Ces sœurs lavalloises visitent le Centre de la nature de leur ville tous les samedis depuis trois ans dans le but de capturer des Pokémon.

Trois personnes assises regardent leurs téléphones intelligents.

Francine et Martine Legault ont fait leurs premiers pas dans l'univers Pokémon grâce à « Pokémon Go ».

Photo : Radio-Canada / Nicholas De Rosa

C’est super le fun. J’adore ça, trouver les nouveaux Pokémon; trouver des shiny [des spécimens plus rares] et tout ça. On rencontre plein de monde de tous les âges qu’on n’aurait pas connu autrement si on ne jouait pas au jeu, raconte Martine.

C’est facile de les reconnaître, en plus. Dès qu’on voit quelqu’un qui se promène avec un téléphone connecté à une batterie, on sait ce qu’[il est] en train de faire, ajoute Francine.

La famille Mitchell

Le Torontois Gavin Mitchell n’avait aucune idée qu’il tomberait amoureux de Pokémon Go quand un collègue de travail le lui a fait essayer, peu après son lancement. Je ne connaissais pas Pokémon et je ne comprenais pas son attrait, se remémore-t-il.

Trois ans plus tard, il se retrouve à jouer très souvent au jeu avec sa femme et ses trois enfants. La famille s’est même rendue à Chicago pour le Go Fest, cette année.

Un homme et une femme entourés de trois enfants.

Gavin Mitchell a conduit six heures et demie pour venir à Safari Zone.

Photo : Radio-Canada / Nicholas De Rosa

Le jeu nous donne vraiment l’occasion de sortir, de faire un peu d’exercice et de rencontrer des gens. La communauté est si accueillante et, bien sûr, mes enfants adorent ça, dit-il.

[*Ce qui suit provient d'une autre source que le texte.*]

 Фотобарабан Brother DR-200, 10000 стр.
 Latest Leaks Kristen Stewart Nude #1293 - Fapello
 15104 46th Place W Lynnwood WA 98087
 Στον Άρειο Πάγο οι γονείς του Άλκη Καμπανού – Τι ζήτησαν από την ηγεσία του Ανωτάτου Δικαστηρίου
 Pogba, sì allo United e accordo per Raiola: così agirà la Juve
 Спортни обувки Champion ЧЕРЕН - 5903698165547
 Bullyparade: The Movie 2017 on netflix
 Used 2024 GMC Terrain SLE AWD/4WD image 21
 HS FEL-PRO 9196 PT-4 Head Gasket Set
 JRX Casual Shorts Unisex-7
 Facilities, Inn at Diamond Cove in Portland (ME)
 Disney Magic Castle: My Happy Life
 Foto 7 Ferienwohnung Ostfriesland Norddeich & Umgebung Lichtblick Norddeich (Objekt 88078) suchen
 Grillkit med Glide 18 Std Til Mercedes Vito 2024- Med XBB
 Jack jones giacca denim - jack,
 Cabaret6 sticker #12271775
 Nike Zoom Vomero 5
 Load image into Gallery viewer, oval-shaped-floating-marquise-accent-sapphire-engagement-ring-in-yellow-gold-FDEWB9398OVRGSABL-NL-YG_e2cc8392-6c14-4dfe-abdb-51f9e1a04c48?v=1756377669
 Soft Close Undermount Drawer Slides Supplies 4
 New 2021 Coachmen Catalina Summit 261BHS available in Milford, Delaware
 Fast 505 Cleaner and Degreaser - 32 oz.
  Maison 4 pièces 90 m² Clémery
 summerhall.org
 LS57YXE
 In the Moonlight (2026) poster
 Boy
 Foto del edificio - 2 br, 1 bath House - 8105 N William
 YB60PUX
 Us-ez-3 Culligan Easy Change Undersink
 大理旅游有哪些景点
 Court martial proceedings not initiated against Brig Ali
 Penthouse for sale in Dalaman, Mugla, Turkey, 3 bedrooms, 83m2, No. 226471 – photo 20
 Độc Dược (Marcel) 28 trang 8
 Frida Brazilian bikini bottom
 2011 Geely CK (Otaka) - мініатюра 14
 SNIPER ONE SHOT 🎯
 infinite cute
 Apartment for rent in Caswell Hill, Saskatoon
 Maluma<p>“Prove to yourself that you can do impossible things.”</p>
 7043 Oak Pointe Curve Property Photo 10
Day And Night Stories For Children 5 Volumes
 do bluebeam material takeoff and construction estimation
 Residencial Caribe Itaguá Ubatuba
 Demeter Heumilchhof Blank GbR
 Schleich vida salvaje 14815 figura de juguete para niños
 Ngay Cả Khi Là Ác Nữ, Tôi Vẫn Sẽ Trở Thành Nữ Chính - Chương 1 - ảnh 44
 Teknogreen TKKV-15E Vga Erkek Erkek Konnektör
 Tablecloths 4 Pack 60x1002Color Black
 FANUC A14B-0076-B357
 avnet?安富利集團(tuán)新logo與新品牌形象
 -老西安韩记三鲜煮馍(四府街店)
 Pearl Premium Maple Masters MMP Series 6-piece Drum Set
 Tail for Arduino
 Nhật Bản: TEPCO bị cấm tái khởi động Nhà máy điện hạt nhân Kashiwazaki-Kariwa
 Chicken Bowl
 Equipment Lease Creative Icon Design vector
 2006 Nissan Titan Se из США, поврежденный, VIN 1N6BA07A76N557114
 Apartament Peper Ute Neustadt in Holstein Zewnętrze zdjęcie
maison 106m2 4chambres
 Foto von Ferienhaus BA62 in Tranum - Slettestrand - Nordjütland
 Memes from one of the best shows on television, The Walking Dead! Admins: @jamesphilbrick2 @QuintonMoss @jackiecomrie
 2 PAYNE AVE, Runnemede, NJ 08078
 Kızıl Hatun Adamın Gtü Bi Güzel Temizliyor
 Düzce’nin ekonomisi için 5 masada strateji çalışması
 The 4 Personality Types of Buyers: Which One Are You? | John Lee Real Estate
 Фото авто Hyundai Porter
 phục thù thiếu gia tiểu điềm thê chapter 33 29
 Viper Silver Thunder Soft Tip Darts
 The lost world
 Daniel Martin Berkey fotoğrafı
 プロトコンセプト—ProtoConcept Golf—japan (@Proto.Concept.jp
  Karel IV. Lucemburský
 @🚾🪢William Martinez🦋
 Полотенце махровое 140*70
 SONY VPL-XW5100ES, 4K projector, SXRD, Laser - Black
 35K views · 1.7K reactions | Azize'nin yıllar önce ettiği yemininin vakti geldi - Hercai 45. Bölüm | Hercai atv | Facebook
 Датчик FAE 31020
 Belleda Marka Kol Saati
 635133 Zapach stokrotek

Collette et Thérèse Drouillard

Pokémon Go est devenu une activité mère-fille pour ces deux femmes de Windsor, en Ontario. 

Une jeune femme et sa mère.

Collette et Thérèse Drouillard ont voyagé ensemble à Chicago pour le Go Fest, cet été.

Photo : Radio-Canada / Nicholas De Rosa

On s’est fait plein de nouveaux amis en faisant ça. Je suis pas mal la plus vieille dans notre communauté, donc ils doivent parfois m’attendre parce qu’ils savent que je suis plus lente, mais c’est correct, dit l’aînée en s'esclaffant.

Cette dernière dit marcher une dizaine de kilomètres par jour grâce au jeu.

Stephane, Mariana et Derek 

Ce trio d’Américains réside dans le quartier Jamaica Plan, à Boston. C’est d’ailleurs le nom de cet endroit que désignent les lettres « J » et « P » figurant sur leurs t-shirts assortis. Ils se sont rencontrés grâce au jeu et sont depuis devenus amis. 

Trois personnes vêtues de t-shirts portant les lettres « J » et « P ».

Plusieurs personnes présentes à Safari Zone Montréal arboraient des chandails de leur communauté locale de « Pokémon Go ».

Photo : Radio-Canada / Nicholas De Rosa

C'est une bonne manière de sortir de chez soi et de bouger un peu, mais aussi un bon outil pour faire de nouvelles rencontres en ville dans la trentaine. Ce n’est pas toujours facile, ça, lance Derek Magneson en éclatant de rire.